Zu der Trojaner-Attacke mussten sich der Berliner Justizsenator und der KG-Präsident im Abgeordnetenhaus erklären. Derweil stellt das Gericht für seine Mitarbeiter "Notfalls-PCs" und "Schleusen-PCs" auf.
Nach einem Trojaner-Angriff Ende September wurde das Berliner Kammergericht (KG) vom Internet und vom Landesnetz getrennt – nun läuft am KG die Kur und im Rechtsausschuss des Berliner Abgeordnetenhaus die Aufklärung. Noch immer ist nicht ganz klar, wie schlimm die Folgen des Angriffs ausfallen und warum die digitale Attacke überhaupt erfolgreich sein konnte.

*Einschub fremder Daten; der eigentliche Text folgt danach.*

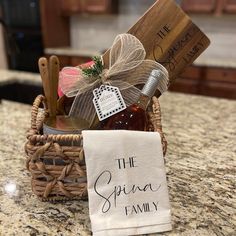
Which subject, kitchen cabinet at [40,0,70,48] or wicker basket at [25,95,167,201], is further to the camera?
kitchen cabinet at [40,0,70,48]

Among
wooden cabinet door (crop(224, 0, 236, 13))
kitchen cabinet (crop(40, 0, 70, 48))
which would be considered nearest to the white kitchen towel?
wooden cabinet door (crop(224, 0, 236, 13))

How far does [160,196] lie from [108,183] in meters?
0.10

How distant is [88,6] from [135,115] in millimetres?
3349

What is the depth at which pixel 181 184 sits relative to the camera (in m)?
0.69

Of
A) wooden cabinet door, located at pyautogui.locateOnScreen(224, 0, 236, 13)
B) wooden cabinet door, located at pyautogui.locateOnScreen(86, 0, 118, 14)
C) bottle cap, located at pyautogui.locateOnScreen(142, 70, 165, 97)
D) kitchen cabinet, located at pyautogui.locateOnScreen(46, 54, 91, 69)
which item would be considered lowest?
bottle cap, located at pyautogui.locateOnScreen(142, 70, 165, 97)

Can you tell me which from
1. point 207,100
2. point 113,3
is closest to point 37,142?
point 207,100

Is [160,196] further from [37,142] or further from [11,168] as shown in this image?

Justizsenator Dirk Behrendt (Grüne) versicherte, dass keine Daten gestohlen wurden. "Wir gehen nicht von einem gezielten Angriff aus", sagte er am Mittwoch im Rechtsausschuss des Abgeordnetenhauses. Das IT-Dienstleistungszentrum Berlin (ITDZ) – und wohl nicht das KG – hatte den Virus im Computersystem Ende September bemerkt.
Die oppositionelle CDU-Fraktion kritisierte, dass der Justizsenator nicht umgehend den Parlamentsausschuss informiert habe. Der CDU-Abgeordnete Sven Rissmann warf dem Grünen-Politiker Untätigkeit vor. Das Gericht sei de facto handlungsunfähig.
Nachdem KG-Präsident Bernd Pickel bereits am Mittwoch im Rechtsausschuss Stellung bezogen hatte, veröffentliche das KG am Donnerstag eine ausführliche Pressemitteilung. Darin wird betont, dass auch weiterhin keine Hinweise auf Verschlüsselungsaktivitäten durch den Trojaner oder auf einen Verlust bzw. Abfluss von Daten gefunden worden seien.
Im Vorfeld des Angriffs habe es keine Hinweise darauf gegeben, dass die bisherige Computerausstattung des KG Angriffe mit einer Schadsoftware wie "Emotet" möglich machen bzw. begünstigen könnte. Das KG sei mit einer professionellen Antivirensoftware ausgestattet, die dem letzten technischen Stand entspreche. Die Prüfung durch den Hersteller habe ergeben, dass es aktuell und korrekt betrieben werde. Alle erforderlichen Software-Updates und Supports seien regelmäßig durchgeführt worden.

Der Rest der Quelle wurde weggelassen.